Ich fand die Tour auch sehr interessant und wollte sie vielleicht Anfang September fahren.


----------



## MTB-News.de




----------



## lord_wicked (18. Juli 2010)

Ich hab gewusst das ich zu blind/doof bin ;-)

Spiele auch mit dme Gedanken das ganze mitte September zu starten, falls ich noch Mitfahrer und meine Kondition finde.


----------



## hecksel (19. Juli 2010)

Weiß vielleicht jemand, wo man am Startort der Tour Immenstadt sein Auto 3 oder 4 Tage gefahrlos parken kann?


----------



## panino (19. Juli 2010)

Ich parke in fremden Orten gerne an der Kirche. Die findet man leicht wieder und ich habe noch nie Schwierigkeiten bekommen.


----------



## Spargel (19. Juli 2010)

Fahr halt mit der Bahn hin, kost ja auch fast nix mit dem Bayernticket.


----------



## sgropper (20. Juli 2010)

Hi, ich komme aus Immenstadt. Es gibt einen großen Parkplatz (Viehmarkt Parkplatz) der ist komplett kostenlos.


----------



## hecksel (22. Juli 2010)

Kann jemand alternative Übernachtungsmöglichkeiten als die beiden im Bericht erwähnten Berghaus Schwaben und Holzgauerhaus empfehlen?
Wir wollen die Tour wahrscheinlich Ende August oder Anfang September fahren. Müssen uns aber kurzfristig entscheiden und wahrscheinlich am Wochenende. Ich befürchte, dass es dann schwer werden könnte Zimmer zu bekommen.


----------



## lord_wicked (22. Juli 2010)

Als Alternative für das Berghaus Schwaben will ich für uns was anderes in Bolsterlang suchen.
Genauso für das Holzgauerhaus suche ich was in Warth raus.


----------



## hecksel (22. Juli 2010)

Ich kenne mich in der Gegend gar nicht aus. Habs mir nur gerade in Google Earth angeschaut. Bolsterlang scheint aber ein ganzes Stück abseits der Strecke zu sein, auch höhenmäßig. Das scheint aber der einzige Ort zu sein der in der Nähe ist. Oder täusche ich mich da?


----------



## lord_wicked (22. Juli 2010)

So genau habe ich mich jetzt noch nicht informiert.
Hab nur gelesen das dass berghaus Schwaben zu Bolsterlang gehört, von daher dachte ich das dies die einzige Alternative ist. Wie weit weg das ganze von der eigentlichen Strecke ist wusste ich nicht.

Wäre mir wohl erst bei genauerer Planung aufgefallen


----------



## MTB-News.de




----------



## Schlammpaddler (22. Juli 2010)

hecksel schrieb:


> Ich kenne mich in der Gegend gar nicht aus. Habs mir nur gerade in Google Earth angeschaut. Bolsterlang scheint aber ein ganzes Stück abseits der Strecke zu sein, auch höhenmäßig. Das scheint aber der einzige Ort zu sein der in der Nähe ist. Oder täusche ich mich da?


Vielleicht nicht nach Bolsterlang, sondern in Richtung Balderschwang weiterfahren? Das liegt zwar auch etwas abseits von der Strecke, aber vielleicht ist im Schwabenhof noch etwas frei.

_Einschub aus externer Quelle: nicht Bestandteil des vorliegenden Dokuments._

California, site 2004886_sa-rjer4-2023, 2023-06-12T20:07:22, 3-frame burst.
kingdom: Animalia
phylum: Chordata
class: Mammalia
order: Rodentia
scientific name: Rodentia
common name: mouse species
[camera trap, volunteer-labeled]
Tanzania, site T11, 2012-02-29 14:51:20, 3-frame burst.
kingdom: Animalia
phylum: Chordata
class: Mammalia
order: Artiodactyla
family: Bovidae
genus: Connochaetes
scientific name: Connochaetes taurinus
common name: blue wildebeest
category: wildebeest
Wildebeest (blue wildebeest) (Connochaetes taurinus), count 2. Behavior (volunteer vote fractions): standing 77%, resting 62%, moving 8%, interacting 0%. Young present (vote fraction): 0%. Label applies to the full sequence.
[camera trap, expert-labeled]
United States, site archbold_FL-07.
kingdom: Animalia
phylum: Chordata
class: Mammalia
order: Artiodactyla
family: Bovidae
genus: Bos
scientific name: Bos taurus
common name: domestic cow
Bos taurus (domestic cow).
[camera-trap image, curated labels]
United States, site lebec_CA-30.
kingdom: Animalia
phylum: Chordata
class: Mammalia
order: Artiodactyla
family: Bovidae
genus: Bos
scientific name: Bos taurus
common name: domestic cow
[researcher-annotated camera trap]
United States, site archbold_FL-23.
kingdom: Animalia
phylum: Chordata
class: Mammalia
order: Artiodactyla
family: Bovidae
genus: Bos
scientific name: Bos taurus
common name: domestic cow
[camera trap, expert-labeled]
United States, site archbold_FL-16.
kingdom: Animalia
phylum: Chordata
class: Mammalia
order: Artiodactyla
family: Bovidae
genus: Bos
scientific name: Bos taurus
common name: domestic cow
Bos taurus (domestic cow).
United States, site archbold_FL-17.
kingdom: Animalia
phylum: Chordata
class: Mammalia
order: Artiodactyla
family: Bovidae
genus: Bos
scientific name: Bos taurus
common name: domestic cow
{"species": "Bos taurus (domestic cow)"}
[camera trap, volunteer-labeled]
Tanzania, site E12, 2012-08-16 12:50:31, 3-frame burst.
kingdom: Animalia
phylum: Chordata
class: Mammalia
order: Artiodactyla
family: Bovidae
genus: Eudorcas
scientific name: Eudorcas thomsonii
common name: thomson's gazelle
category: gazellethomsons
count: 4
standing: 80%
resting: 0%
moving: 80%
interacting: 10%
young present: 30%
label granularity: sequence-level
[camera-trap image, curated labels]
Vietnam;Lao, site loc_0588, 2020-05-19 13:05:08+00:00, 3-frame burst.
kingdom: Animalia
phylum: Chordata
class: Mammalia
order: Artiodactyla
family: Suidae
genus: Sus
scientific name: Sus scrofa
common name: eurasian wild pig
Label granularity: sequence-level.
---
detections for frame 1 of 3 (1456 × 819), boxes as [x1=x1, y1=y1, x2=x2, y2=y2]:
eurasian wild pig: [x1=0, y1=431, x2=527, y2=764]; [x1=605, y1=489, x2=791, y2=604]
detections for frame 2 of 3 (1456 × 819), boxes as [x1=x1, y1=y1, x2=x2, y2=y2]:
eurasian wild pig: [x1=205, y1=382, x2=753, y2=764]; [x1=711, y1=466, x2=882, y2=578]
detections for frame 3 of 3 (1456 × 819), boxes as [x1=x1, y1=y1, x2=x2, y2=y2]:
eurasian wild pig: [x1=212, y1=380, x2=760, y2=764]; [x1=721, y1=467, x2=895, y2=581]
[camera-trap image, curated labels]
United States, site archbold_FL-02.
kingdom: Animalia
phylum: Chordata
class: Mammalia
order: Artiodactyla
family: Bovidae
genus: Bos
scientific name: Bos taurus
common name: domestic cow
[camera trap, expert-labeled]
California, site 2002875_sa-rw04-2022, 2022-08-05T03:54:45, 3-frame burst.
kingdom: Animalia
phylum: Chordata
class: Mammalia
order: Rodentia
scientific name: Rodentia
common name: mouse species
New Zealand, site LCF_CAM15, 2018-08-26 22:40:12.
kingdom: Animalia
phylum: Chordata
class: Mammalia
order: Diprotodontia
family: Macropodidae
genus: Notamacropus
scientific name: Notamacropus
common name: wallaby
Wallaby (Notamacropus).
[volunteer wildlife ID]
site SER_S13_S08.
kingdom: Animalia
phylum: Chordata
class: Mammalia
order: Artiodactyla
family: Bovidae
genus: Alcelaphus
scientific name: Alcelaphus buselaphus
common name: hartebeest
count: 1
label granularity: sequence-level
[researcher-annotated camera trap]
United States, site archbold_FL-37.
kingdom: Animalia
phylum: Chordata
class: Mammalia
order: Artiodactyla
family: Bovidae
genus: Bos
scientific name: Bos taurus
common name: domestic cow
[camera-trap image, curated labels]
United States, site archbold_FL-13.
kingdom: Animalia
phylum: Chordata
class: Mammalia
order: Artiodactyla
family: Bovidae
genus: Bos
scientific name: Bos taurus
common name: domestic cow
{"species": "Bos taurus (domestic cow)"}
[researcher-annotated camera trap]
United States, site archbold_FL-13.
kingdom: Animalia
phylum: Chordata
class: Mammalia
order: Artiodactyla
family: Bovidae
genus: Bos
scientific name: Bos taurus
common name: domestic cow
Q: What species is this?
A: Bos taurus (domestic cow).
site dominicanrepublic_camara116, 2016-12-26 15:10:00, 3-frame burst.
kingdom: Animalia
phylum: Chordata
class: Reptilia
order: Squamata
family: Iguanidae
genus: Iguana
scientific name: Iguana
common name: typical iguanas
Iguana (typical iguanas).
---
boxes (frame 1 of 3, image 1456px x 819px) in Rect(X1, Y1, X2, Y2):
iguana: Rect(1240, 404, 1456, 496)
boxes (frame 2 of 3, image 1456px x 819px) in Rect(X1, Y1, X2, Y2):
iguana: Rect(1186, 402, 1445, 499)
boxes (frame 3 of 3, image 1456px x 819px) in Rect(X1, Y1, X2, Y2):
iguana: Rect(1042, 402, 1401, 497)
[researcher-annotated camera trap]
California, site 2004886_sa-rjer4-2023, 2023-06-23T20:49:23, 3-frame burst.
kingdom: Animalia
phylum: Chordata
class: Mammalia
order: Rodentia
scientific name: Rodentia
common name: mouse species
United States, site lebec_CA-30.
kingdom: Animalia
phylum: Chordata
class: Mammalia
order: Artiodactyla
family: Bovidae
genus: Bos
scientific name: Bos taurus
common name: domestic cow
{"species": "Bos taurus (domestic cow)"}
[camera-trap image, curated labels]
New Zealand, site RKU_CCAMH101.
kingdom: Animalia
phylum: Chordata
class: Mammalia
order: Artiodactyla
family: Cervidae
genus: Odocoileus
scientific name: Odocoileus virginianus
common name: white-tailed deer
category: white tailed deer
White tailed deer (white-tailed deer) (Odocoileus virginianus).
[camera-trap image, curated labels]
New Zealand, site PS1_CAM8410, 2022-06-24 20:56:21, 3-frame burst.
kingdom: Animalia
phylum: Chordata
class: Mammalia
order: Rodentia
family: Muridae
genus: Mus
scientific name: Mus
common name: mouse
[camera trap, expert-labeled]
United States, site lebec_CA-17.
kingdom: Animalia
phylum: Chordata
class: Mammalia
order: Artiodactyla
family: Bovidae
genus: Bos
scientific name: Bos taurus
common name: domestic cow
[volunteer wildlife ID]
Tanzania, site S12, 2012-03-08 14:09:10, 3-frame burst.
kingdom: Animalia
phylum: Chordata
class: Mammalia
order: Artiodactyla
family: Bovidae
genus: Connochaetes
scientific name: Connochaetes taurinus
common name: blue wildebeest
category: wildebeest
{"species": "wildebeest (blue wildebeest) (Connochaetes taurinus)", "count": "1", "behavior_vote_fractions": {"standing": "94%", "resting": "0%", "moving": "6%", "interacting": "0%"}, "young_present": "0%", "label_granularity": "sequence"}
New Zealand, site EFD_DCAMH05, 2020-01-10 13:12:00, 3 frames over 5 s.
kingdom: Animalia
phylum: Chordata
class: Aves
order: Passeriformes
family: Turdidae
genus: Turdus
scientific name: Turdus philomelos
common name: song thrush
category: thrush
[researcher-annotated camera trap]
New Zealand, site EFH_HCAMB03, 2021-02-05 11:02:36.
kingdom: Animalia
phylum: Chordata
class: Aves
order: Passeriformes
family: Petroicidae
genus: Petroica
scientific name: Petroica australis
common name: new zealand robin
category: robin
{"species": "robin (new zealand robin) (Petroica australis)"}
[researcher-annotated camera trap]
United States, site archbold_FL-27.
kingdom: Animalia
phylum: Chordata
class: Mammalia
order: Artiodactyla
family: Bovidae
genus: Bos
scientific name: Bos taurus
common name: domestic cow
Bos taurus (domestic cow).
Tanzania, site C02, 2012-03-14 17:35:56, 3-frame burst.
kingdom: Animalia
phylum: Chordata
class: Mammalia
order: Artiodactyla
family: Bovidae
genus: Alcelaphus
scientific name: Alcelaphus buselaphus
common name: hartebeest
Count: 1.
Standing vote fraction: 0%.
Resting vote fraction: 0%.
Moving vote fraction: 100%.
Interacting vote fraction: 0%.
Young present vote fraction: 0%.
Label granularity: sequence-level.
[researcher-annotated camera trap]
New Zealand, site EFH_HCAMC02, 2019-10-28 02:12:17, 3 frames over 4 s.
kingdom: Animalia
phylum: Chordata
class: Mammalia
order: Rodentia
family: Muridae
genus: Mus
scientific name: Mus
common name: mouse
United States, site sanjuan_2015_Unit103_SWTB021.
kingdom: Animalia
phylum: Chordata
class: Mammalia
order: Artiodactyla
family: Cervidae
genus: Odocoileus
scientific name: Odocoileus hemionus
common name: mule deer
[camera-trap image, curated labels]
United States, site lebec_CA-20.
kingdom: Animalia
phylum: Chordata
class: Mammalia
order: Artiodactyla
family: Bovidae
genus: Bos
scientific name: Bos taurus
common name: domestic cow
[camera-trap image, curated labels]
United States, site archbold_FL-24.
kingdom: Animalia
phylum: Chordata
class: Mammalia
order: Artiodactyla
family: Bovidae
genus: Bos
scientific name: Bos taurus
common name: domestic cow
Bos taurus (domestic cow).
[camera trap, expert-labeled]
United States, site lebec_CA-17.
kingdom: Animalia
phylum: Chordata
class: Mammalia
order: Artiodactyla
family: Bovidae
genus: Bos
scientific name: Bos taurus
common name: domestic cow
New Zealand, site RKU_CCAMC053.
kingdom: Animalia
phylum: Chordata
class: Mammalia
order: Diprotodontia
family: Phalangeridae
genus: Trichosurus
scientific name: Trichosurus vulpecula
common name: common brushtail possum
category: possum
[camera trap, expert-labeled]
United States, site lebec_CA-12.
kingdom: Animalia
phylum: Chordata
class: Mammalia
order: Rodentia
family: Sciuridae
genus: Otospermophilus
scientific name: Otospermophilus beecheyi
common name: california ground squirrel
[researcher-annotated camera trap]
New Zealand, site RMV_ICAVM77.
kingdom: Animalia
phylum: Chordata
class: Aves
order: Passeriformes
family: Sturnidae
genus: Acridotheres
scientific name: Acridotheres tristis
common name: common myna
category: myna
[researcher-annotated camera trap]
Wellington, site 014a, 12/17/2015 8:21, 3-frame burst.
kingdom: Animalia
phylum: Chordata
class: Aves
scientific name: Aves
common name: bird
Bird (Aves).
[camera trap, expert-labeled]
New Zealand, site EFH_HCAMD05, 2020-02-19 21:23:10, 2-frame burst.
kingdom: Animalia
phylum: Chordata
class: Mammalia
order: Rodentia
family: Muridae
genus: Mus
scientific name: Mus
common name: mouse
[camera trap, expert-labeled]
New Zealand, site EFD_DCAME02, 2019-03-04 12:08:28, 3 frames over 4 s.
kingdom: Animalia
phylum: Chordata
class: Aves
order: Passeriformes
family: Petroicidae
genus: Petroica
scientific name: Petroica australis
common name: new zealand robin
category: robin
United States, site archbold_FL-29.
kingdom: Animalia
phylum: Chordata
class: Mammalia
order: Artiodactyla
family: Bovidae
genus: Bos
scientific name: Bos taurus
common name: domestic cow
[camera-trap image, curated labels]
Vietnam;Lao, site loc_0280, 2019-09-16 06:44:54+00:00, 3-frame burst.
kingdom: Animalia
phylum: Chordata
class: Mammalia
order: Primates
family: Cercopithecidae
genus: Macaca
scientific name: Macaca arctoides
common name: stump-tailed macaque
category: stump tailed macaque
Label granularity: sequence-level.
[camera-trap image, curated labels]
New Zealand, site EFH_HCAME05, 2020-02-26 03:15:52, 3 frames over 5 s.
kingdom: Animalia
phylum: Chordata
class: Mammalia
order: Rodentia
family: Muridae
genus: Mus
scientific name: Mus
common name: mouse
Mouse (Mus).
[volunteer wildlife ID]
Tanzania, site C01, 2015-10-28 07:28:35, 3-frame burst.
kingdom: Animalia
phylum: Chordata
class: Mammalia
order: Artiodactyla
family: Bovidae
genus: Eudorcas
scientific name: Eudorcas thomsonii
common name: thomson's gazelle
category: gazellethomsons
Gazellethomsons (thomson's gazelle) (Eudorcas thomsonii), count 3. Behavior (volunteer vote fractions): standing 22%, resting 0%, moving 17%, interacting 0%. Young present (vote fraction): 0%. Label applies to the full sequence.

Der liegt an der Riedbergpassstraße, zischen Balderschwang und Pass. Bin im Winter schon zwei mal dort gewesen. Sehr schöner Gasthof mit fairen Preisen. Der Weiterweg hat am nächsten Tag dann eben ein paar HM mehr. Einfach wieder talaufwärts Richtung Dinigörgenalpe und ab dort wieder auf die Originalroute. Ist ein kleiner extra Schlenker, aber jedenfalls schön zu fahren.
Ich bin eine ähnliche Tour vor zwei Jahren gefahren. War recht abwechslungsreich. Allerdings finde ich den 3. Tag recht lang. Vielleicht am 2. Tag noch bis Au/Schoppernau weiterfahren? Geht eh nur Bergab. Wir haben in Schoppernau in einer kleinen Privatpension übernachtet. Da sollte sich immer was finden lassen. Am 3. Tag sind wir nicht das Rohrmoostal nach Oberstdorf gefahren (langweilig auf Asphalt) sondern in Sibratsgfäll übers Sättele (kurze Tragepassage) nach Balderschwang und über die Dinigörgenalpe nach Fischen wo das Auto stand.


----------



## lord_wicked (22. Juli 2010)

Ich werde mich am Wochenende mal genauer mit der Stecke und den Übernachtungsmöglichkeiten befassen.


----------



## rotznasenbub (18. August 2010)

Hallo,

ich habe die Tour mit zwei Kumpels vom 18. - 20.07.2010 gemacht. Wir haben uns an die GPS-Daten vom Mountainbike-Magazin gehalten. Das war OK und wir sind überall gut angekommen.
Auch an die Übernachtungen im Berghaus Schwaben sowie im Holzgauerhaus haben wir uns gehalten.

Das Holzgauerhaus war super. Die Wirtin freundlich das Essen gut und das 6er Zimmer hatten wir zu dritt (jeder sein eigenes Doppelbett).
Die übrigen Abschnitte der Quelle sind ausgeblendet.